Your goal
List every line in the records below that contains the word "yellow". Case counts, so lines where the word appears only with different capitalization do not qualify.
::: Source records
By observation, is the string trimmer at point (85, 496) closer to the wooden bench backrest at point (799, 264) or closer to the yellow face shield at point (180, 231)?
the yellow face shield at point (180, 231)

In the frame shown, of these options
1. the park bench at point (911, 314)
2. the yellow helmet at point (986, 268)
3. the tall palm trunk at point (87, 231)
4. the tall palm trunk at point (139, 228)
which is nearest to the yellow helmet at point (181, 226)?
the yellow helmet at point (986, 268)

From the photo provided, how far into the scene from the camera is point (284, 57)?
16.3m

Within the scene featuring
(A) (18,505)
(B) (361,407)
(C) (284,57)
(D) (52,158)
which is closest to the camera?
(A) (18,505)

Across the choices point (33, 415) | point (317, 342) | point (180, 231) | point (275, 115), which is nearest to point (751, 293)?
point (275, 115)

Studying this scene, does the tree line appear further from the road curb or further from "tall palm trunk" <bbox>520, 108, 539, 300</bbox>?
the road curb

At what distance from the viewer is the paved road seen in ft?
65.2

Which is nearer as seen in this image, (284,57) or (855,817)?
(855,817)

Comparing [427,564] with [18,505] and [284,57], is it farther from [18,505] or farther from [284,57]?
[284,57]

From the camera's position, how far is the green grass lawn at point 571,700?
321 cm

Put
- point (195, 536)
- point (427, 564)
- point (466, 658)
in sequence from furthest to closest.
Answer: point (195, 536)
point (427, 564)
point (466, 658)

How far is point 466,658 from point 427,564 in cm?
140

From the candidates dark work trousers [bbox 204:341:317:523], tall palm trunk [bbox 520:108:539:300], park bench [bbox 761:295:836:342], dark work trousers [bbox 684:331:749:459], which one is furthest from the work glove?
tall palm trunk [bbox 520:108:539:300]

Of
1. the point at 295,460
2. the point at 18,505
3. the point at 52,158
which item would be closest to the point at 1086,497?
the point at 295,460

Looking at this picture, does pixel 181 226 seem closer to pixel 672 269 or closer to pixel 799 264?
::::::
Solution to the exercise
By observation, is the string trimmer at point (85, 496) closer to the wooden bench backrest at point (799, 264) or closer to the yellow face shield at point (180, 231)?
the yellow face shield at point (180, 231)
2. the yellow helmet at point (986, 268)
which is nearest to the yellow helmet at point (181, 226)?
the yellow helmet at point (986, 268)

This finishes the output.